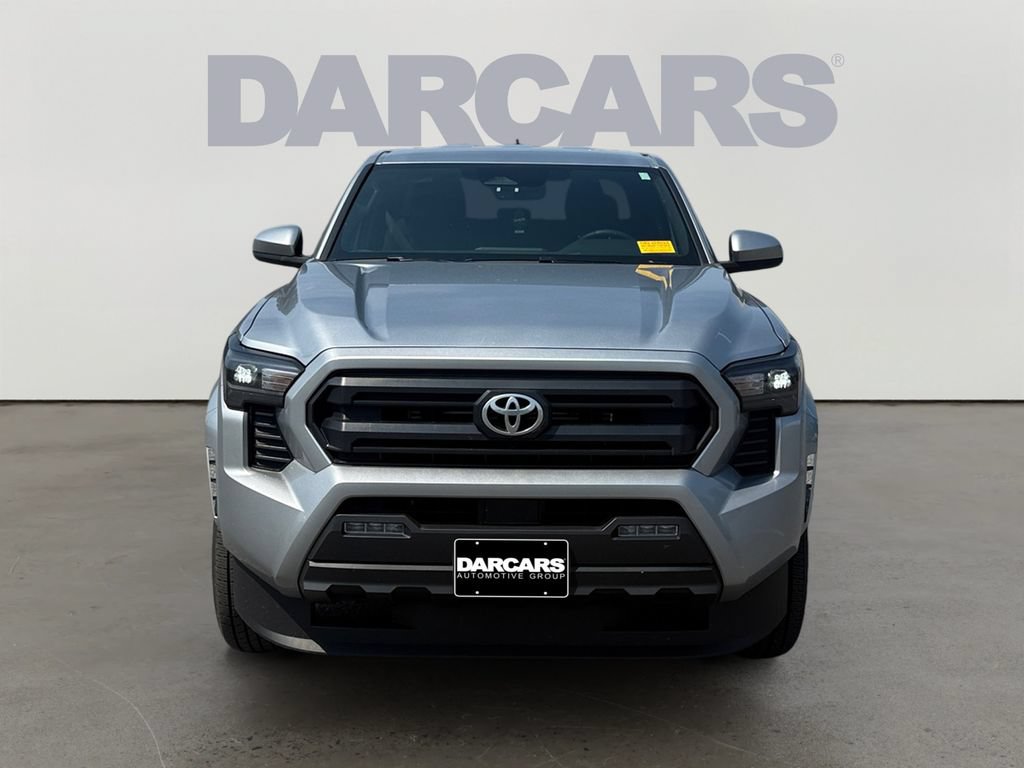 Used 2025 Toyota Tacoma SR5 AWD/4WD image 2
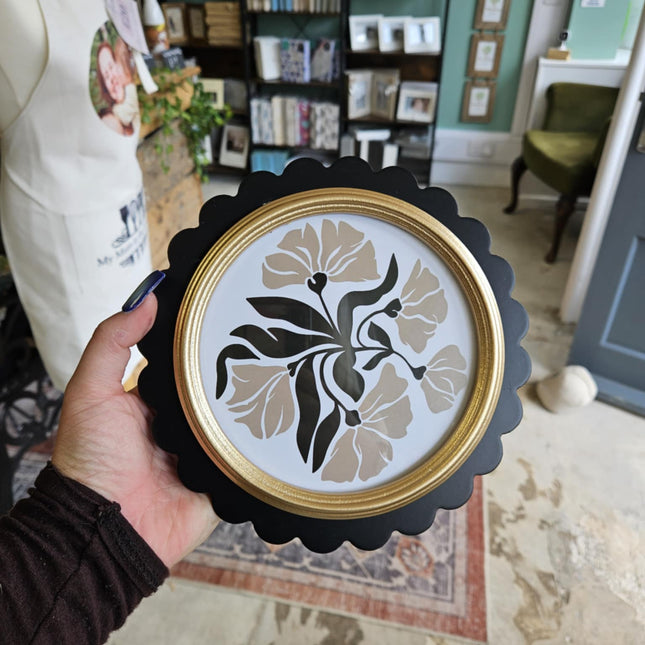 Wavy Edge Circle FrameBoho Photo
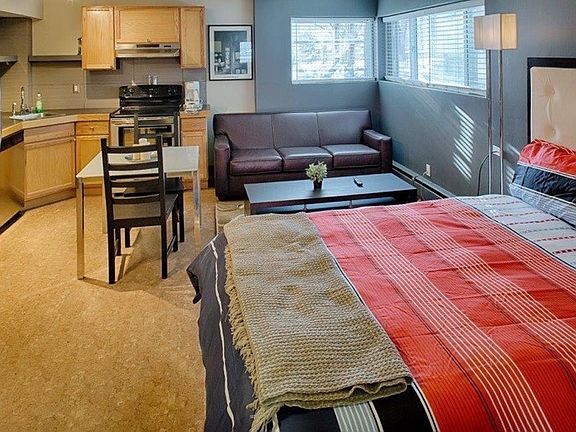 4th image of 1018 Memorial Dr NW #103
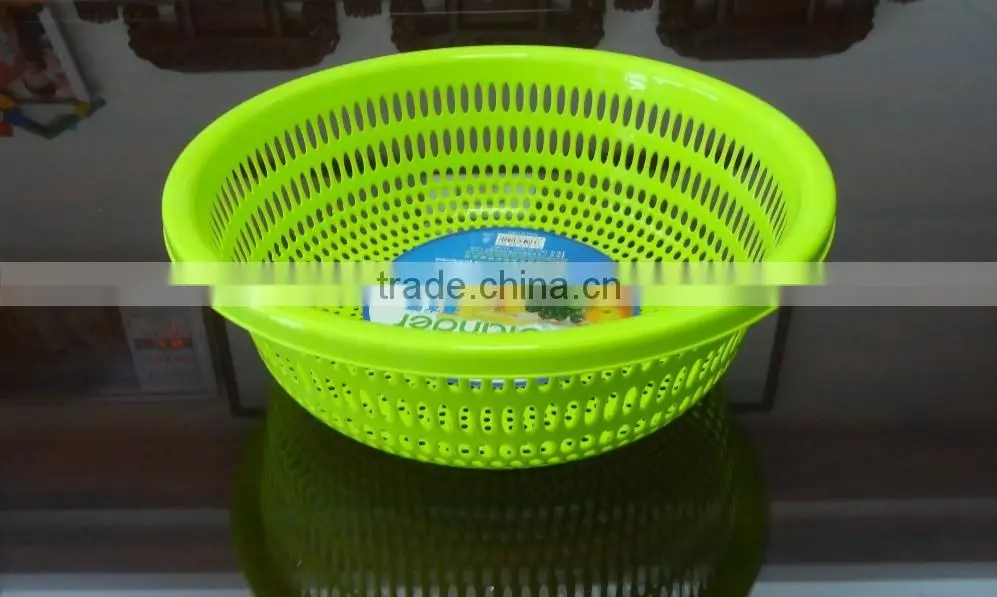 Plastic vegetable Fruit Colander with Sieve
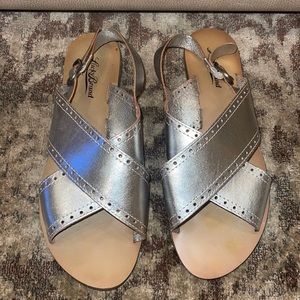 Lucky Brand Birchess Silver Metallic Cross Strap Flat Sandals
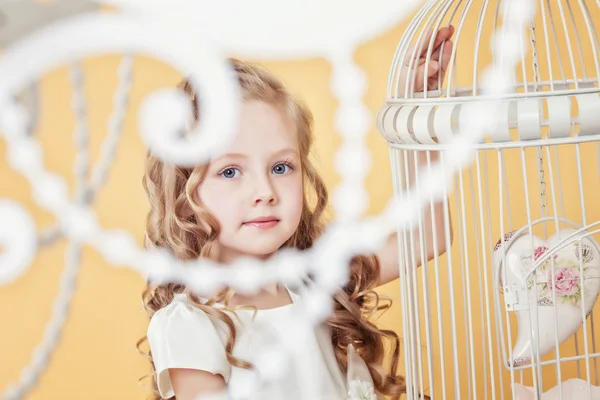 Bild des schönen kleinen Mädchens mit langen lockigen Haaren — Stockfoto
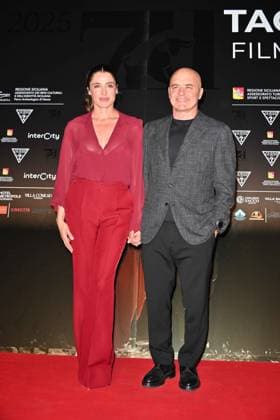 Taormina, 71st Taormina Film Festival 2025 - Day 2, Red Carpet. In the photo: Luisa Ranieri, Luca Zingaretti  Copyright: xManuelexMangiarottix xipa-agency.netx xMangiarottix xD avanzox IPA_Agency_IPA58941581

TASK ITEM – Take the line that contains "4th image of 1018 Memorial Dr NW #103" and every line after it down to the last line of the entries above, and output them exactly, with nothing else and no pictures.

ANSWER TO THE EXERCISE –
 4th image of 1018 Memorial Dr NW #103
 Plastic vegetable Fruit Colander with Sieve
 Lucky Brand Birchess Silver Metallic Cross Strap Flat Sandals
 Bild des schönen kleinen Mädchens mit langen lockigen Haaren — Stockfoto
 Taormina, 71st Taormina Film Festival 2025 - Day 2, Red Carpet. In the photo: Luisa Ranieri, Luca Zingaretti  Copyright: xManuelexMangiarottix xipa-agency.netx xMangiarottix xD avanzox IPA_Agency_IPA58941581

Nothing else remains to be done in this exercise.